What a winding road this can be. As a child, a sketchbook was my best friend. I also enjoyed writing in my journal and wrote a poem or two. Once in middle school, music took over my life, and my training as a serious concert pianist began and followed me through high school. A sciatic introduction made music school auditions impossible and the piano faded away as the healing of the harp bloomed. My parents gave me sage advice when they said that I may spend the rest of my life trying to find myself which is fine; however, in the meantime, get a degree in something that will pay my bills. That was almost ten years ago.
Even within my liberal arts field, I have worn different hats as well as dabbled in other types of work. My stint as a Middle Eastern Dance instructor at a womens’ shelter was one of the best jobs of my life. My career as a musician has taken me to places and given me experiences that never would have come my way had it not been for my musical studies.
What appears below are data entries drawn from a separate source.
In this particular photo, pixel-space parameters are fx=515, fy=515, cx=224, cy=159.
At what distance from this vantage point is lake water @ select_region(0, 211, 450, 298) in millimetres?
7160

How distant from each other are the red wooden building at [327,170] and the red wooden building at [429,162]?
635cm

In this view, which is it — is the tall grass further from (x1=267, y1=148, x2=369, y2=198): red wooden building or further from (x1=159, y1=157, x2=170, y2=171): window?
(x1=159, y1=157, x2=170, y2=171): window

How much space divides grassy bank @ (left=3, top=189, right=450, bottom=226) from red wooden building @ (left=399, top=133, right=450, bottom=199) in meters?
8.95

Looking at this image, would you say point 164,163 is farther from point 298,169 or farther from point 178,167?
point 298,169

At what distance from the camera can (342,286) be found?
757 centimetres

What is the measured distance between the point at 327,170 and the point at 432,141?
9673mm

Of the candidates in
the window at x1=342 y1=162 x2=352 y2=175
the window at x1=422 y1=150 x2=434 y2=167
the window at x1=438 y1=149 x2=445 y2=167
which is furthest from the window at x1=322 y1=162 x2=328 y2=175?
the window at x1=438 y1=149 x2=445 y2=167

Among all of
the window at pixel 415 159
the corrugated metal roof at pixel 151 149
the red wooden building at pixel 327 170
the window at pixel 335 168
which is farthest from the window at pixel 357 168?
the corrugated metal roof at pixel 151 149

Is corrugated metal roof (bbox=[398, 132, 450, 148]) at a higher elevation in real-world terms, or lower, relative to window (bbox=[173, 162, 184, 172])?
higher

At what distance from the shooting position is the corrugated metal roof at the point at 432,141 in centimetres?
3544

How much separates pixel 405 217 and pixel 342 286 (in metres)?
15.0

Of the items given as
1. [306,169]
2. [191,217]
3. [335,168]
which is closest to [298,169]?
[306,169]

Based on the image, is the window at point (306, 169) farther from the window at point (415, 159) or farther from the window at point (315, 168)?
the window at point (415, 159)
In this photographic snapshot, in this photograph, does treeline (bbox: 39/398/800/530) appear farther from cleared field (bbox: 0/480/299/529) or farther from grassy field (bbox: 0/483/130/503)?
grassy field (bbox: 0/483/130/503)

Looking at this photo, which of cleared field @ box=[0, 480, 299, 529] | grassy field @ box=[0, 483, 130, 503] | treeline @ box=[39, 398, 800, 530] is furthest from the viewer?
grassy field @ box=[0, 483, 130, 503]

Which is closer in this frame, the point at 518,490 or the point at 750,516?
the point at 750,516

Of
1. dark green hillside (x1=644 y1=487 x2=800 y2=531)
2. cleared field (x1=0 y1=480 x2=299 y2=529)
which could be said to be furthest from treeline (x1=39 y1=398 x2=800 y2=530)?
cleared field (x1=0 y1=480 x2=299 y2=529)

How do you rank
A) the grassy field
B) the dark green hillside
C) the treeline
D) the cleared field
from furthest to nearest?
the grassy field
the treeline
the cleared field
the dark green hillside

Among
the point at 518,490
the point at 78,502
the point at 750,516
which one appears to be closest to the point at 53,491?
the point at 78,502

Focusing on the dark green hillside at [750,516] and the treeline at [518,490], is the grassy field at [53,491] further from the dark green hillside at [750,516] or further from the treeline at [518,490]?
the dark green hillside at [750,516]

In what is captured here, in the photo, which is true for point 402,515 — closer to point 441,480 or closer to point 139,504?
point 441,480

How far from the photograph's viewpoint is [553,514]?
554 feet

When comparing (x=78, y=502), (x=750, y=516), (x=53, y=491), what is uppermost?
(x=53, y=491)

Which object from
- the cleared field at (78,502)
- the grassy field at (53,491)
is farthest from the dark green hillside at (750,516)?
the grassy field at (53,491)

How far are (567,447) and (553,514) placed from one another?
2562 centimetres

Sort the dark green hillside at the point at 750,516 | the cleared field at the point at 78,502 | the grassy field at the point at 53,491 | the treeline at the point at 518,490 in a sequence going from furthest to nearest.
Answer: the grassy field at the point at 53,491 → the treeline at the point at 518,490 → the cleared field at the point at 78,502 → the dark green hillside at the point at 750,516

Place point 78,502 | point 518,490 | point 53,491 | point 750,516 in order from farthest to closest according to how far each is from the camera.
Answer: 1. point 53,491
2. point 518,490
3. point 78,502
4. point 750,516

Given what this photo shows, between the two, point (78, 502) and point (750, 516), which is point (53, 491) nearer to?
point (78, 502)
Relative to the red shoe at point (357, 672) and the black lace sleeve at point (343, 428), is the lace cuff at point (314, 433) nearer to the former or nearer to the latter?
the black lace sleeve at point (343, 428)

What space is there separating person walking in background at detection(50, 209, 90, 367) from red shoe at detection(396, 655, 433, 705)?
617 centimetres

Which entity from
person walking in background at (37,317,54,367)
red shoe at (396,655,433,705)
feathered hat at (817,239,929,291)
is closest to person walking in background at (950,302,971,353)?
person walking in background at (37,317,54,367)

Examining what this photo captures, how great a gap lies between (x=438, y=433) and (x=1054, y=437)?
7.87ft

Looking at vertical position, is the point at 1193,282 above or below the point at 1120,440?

Because of all of the things that I have tried, different people have contributed to my growth as an individual.
I have been in a career transition mode for a few years now. After I found my spiritual muse in 2008, there was no turning back. I wanted to dedicate my life to this blending of knowledge and practices from around the world. There was a long period of time when there was no mention of this to anyone. That changed into a select few that understood my need for silence. Last year, it took on a life of its own as I realized the one thread of my life that was ever constant and unchanging: I believe in the power of a woman. It brought me a great deal of joy to discuss it with certain people; however, I did not see that more people needed to know about that delicious femenine energy and what it can do for the world. Last summer, a dear friend told me to take my excitement for empowering women to the next level. 2013 is still a baby and my fourth workshop is planned with travels for the circle in the near future. Why I have even been asked to lead a ceremonial circle at a local festival of the goddess.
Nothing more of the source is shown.